El portavoz adjunto del grupo municipal socialista en el Ayuntamiento de Castellón, Mario Edo, declaró ayer que, “los máximos dirigentes del Ayuntamiento de Castellón, Alberto Fabra y Javier Moliner se han convertido en el ‘horror veraniego’ de los vecinos afectados por las obras del TVRcas”, puesto que aseguró que “ambos están desatendiendo las constantes denuncias de los vecinos de Castellón que están sufriendo día y noche las molestias ocasionadas por las obras del trolebús”.
El concejal socialista consideró inaudito que “en pleno siglo XIX los vecinos de la calle Colón no puedan ni descansar de noche por las obras del TVRcas” también consideró ilógico que durante varios días las máquinas de la calle Colón “ni se muevan durante el día y que después tengan que trabajar hasta de noche por las prisas y la mala planificación de las obras del equipo de Gobierno que debe de cumplir un plazo que ellos ya saben que no van a cumplir”.
Mario Edo recordó que “desde el inicio de esta legislatura el partido socialista ha estado denunciando la situación de falta de planificación de las obras de la plataforma del bus guiado que día a día se demuestran que son ciertas viendo las constantes denuncias de los afectados”. Para el socialista, todas estas circunstancias, “han cogido al equipo de gobierno en paños menores, ya que nos se le ha visto ningún tipo de preocupación para solucionar dichos problemas, ni siquiera llevando adelante algunas de nuestras propuestas para rebajar las molestias a los vecinos que viven y circulan por las calles afectadas por las obras”. “Todo lo contrario, su solución es aguántense que no es nuestro problema”, aseguró Edo.

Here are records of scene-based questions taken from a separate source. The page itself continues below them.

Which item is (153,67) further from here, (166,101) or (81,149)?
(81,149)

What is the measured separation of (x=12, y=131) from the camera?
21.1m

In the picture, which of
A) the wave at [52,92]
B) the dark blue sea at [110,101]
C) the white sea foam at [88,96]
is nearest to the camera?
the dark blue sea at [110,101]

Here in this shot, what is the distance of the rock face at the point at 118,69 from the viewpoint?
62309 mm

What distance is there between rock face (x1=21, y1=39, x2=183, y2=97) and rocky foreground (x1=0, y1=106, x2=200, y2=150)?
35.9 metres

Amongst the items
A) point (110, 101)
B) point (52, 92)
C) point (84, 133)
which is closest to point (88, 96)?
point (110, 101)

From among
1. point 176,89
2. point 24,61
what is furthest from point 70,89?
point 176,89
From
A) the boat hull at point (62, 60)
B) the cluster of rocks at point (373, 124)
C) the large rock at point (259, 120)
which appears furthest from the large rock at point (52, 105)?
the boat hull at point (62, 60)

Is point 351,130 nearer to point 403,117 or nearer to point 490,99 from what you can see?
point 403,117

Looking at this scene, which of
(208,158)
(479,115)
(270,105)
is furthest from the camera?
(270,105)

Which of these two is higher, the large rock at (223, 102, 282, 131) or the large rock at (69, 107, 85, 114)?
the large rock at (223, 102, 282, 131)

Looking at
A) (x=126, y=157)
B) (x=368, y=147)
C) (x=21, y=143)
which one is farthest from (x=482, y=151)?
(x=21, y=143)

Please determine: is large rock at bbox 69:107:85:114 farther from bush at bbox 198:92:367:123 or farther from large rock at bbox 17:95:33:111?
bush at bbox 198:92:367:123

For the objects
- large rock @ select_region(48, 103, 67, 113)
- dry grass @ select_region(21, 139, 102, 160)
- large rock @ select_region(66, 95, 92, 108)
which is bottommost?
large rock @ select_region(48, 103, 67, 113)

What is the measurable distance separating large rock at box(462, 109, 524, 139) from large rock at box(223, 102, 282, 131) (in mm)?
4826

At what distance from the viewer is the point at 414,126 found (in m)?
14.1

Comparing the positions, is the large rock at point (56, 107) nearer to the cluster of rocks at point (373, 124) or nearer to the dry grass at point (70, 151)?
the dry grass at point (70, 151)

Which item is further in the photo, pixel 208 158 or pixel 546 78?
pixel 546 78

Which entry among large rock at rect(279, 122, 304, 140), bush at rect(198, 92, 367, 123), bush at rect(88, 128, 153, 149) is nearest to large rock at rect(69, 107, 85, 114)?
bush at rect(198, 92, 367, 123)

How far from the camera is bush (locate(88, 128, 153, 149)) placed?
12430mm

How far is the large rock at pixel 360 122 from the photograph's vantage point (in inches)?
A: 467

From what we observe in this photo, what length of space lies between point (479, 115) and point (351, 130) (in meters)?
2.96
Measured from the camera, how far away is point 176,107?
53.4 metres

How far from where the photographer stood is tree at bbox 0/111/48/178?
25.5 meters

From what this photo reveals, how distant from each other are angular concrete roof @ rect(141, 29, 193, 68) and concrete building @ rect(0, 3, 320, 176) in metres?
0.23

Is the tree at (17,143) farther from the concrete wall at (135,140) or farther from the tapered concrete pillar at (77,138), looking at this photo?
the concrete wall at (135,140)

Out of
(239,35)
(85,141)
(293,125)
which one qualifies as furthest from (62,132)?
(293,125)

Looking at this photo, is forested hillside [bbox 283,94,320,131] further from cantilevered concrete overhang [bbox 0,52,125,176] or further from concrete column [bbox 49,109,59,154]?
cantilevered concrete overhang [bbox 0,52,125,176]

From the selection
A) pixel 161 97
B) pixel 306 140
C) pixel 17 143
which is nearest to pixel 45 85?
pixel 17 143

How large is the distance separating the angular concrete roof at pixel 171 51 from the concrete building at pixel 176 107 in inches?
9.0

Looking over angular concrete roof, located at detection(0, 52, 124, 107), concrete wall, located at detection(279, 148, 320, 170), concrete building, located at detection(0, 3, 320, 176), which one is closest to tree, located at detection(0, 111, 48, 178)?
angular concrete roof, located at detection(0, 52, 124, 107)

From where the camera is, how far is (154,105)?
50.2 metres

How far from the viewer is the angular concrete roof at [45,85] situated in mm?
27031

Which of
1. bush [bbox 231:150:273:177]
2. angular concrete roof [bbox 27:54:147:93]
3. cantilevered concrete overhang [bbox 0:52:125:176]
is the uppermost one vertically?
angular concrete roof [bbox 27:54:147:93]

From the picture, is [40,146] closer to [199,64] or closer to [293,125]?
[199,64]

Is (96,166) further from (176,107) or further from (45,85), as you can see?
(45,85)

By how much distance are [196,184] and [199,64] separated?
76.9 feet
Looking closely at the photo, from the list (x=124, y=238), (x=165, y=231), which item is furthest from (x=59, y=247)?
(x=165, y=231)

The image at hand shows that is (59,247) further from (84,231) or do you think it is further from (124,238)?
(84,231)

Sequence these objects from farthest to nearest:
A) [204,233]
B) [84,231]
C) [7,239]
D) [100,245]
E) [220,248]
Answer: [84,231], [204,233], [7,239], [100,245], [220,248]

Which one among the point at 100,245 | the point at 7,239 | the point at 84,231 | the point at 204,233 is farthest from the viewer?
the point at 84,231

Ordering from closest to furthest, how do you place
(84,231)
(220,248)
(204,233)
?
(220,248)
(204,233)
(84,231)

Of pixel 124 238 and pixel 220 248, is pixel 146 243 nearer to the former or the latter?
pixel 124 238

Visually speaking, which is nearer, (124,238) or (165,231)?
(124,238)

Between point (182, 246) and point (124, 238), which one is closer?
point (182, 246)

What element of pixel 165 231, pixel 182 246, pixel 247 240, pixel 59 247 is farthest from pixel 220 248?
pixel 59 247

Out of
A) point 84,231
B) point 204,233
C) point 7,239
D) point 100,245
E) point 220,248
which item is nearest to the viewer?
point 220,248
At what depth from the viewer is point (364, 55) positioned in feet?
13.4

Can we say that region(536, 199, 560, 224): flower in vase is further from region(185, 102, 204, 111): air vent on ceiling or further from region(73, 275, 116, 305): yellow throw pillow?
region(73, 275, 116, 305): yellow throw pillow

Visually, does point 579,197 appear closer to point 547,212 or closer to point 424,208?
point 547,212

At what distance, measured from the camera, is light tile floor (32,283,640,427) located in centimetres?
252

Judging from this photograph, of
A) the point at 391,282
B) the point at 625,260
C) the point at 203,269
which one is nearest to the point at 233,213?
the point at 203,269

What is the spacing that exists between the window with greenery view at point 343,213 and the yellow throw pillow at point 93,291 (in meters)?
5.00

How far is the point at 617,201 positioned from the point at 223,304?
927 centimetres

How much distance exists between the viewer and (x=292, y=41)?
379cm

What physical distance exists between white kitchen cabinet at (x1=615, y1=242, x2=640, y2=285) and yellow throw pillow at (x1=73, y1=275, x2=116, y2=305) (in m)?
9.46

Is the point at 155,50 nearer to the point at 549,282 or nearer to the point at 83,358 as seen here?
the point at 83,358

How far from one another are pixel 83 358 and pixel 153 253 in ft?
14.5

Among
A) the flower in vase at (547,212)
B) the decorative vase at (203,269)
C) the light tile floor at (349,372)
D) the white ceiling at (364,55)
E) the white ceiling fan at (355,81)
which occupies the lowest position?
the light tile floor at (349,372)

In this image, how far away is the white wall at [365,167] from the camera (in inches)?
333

Además, el socialista indicó que no sólo los vecinos de la calle Colón están molestos, puesto que aseguró que los propietarios de las 37 viviendas de protección oficial que fueron concedidas el pasado año en Riu Sec, “no pueden entrar ya en sus casas por dichas obras”. Edo lamentó lo que él considera “la cara dura del equipo de gobierno de explicarles que ya se buscará una solución lo más breve posible para que puedan acceder, como si hasta la fecha no hubiesen tenido tiempo para planificarlo”.
Para Mario Edo, “todo esto es sinónimo de desgobierno de una ciudad que se hace a golpe de malas ideas y con ninguna planificación urbanística lógica y coherente”.